Linking your cause to the claimed traditional "American values" (i.e., equality, hard work, freedom, family, fairness, etc.) or to the values of your particular audience can also make your educational job easier. When apartheid in South Africa was linked to "No taxation without representation" and "Justice for all," people were more likely to accept that the system was fundamentally flawed.
Being Consistent. Those who have a minority view on an issue are more likely to be influential if their arguments are coherent, they appear confident, and they are consistent over time. The non-violent civil rights protesters in the South developed considerable respect due to the persistent way they refused to stoop to the violence of their opponents.

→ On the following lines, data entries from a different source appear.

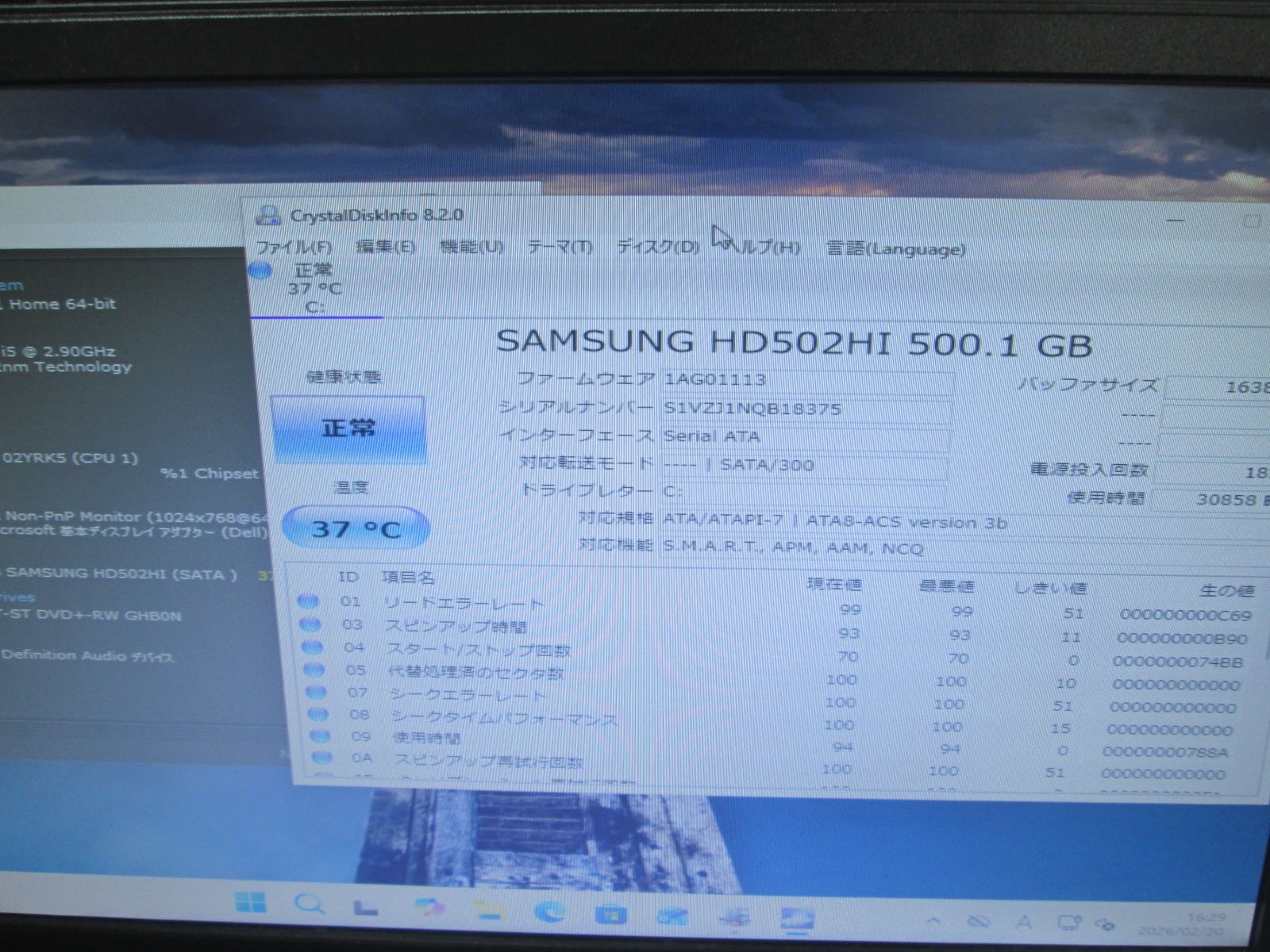 DELL Inspiron 3647【Core i5 4460S】 【Windows11 Home】 ／スリム型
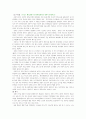 외국의 행정개혁과 한국의 행정개혁 실태 비교 6페이지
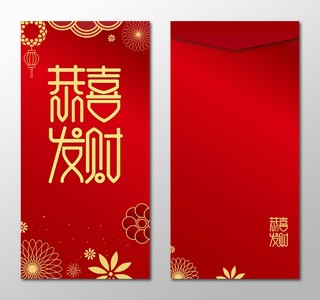 恭喜发财春节过年利是封新年红包设计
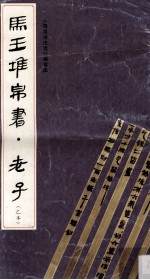 马王堆帛书·老子 乙本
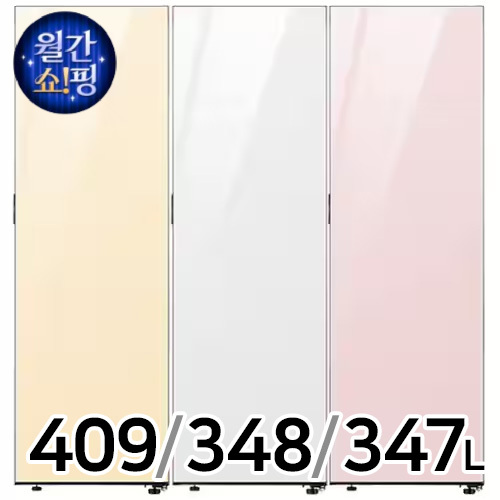 삼성전자 비스포크 키친핏 글램 RR40C7905AP + RZ34C7905AP + RQ34C7915AP (색상선택형)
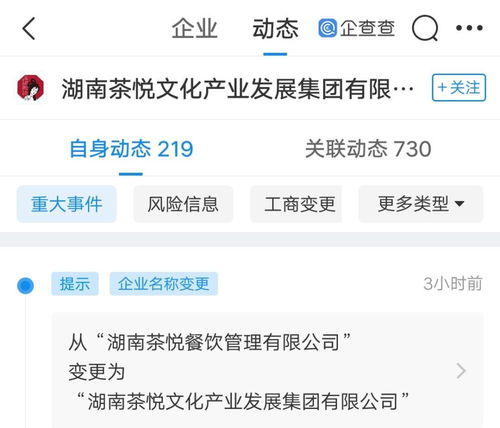 茶顏悅色經(jīng)營主體更名，業(yè)務(wù)版圖擴(kuò)展至互聯(lián)網(wǎng)信息服務(wù)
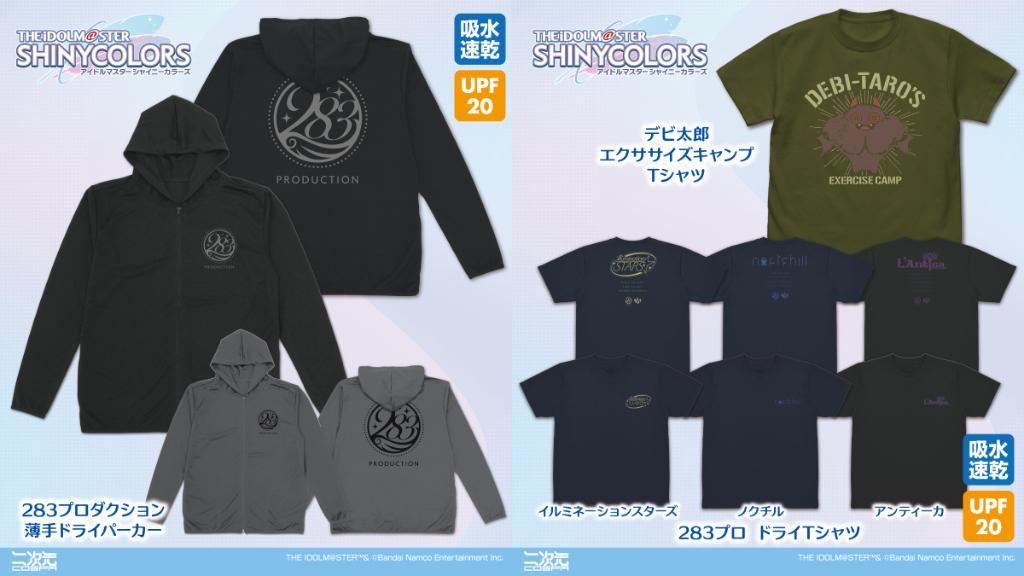 [予約開始]『アイドルマスター シャイニーカラーズ』「デビ太郎 エクササイズキャンプ」のTシャツ、「283プロダクション」の薄手ドライパーカー「イルミネーションスターズ」「ノクチル」「アンティーカ」のドライTシャツが登場！[二次元コスパ]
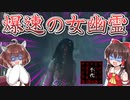 【千代Chiyo】見つかった瞬間、爆速で突っ込んで来る女幽霊 Part2【ゆっくり実況/VOICEROID実況】【ホラーゲーム】
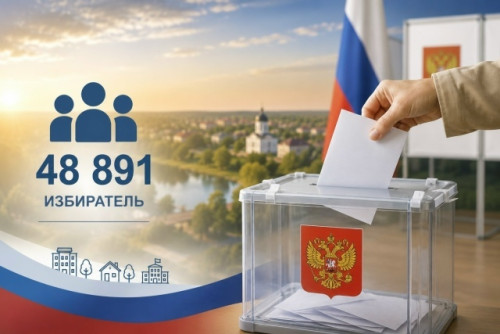 Почти 49 тысяч жителей Боровского округа смогут принять участие в предстоящих выборах депутатов Государственной Думы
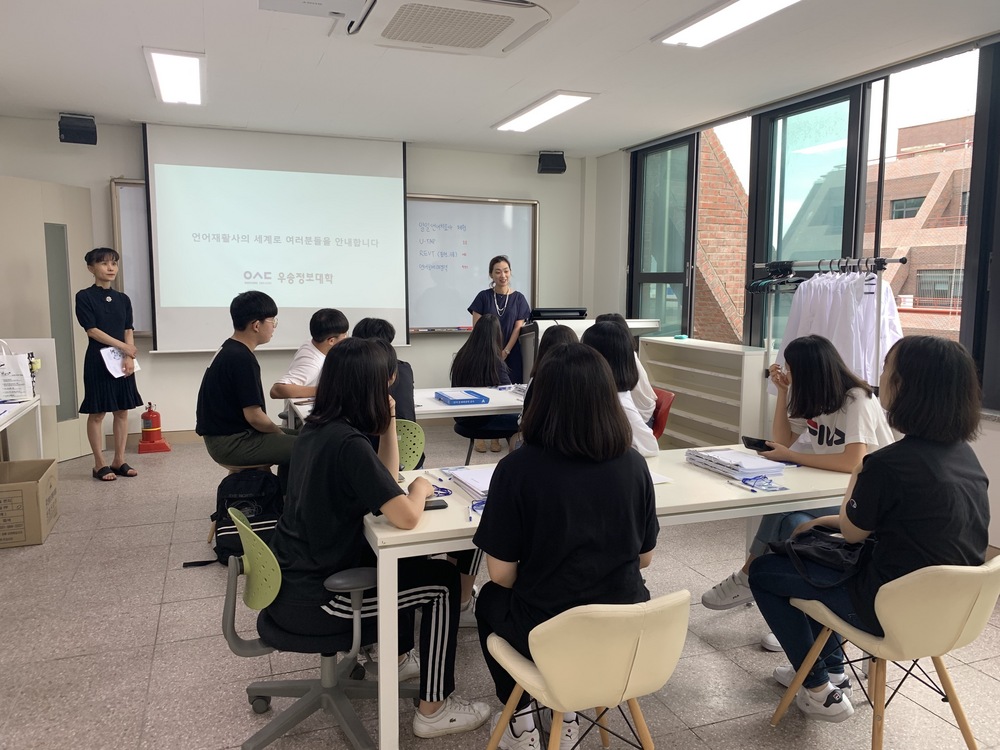 고교생 초청 교육기부 프로그램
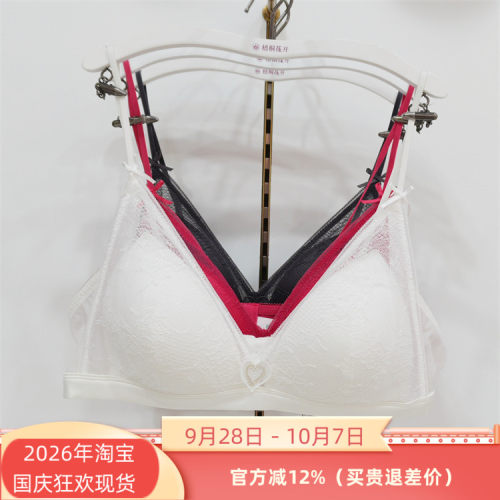 梧桐花开正品HN65219无钢圈法式三角通杯小胸聚拢舒适内衣文胸罩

Also, people may be moved when faced with an inconsistency in their thinking or behavior (cognitive dissonance). Influence is likely only if your new option for them (new attitude or behavior) is seen by them as a valid way out of their contradiction. For example, some whites feel like bad people if they do not "do something" about racism, but they also feel that there is "nothing they can do." An effective anti-racism workshop leader can help alleviate the dissonance by introducing the "white ally" approach, showing that there is something effective that white people can do.
Finally, people judge one's positions in relation to alternative ones, so present your case alongside less attractive alternatives.
Appeal to the Emotions. People's opinions can also be effected by using positive or negative association. For example, regarding the latter, you can create a negative association through a slogan that connects something aversive with something you oppose, as Central American activists who worked against U.S. involvement in Latin America did with their slogan "NO MORE VIETNAMS!"
Using fear to generate responses will be effective if the threat you allude to seems real and the action you suggest seems potent enough to actually alleviate the problem at hand. Local activists meet both of these criteria, for example, when they correctly identify a right-wing group "that will take over a school board unless we, and our larger numbers, pay attention and get involved."
Integrity. The messenger's integrity is important when your opposition is striving to paint your cause as evil, subversive, "on the fringe," "leftist," etc. Your uprightness and honesty will annul your opponents' defamation and provide your audience with a "reality check." During the Cold War, Soviet-American exchange programs opened many eyes. And during the Reagan years, Witness for Peace delegations brought back alternative views of the Nicaraguan Contras. When possible, tactfully undermining your opposition's credibility will have just the opposite effect--it will lower their integrity. During the G.E. boycott, G.E.'s slogan "we bring good things to life," came back to haunt them. The sponsors of the boycott, the Infact Project, made an effective video documenting over and over again where G.E. spokespersons had said one thing to governmental regulators or inspectors only to have the facts prove otherwise. By the time those same spokespersons were denying the dangers of G.E.'s nuclear weapons production, they were infinitely less believable.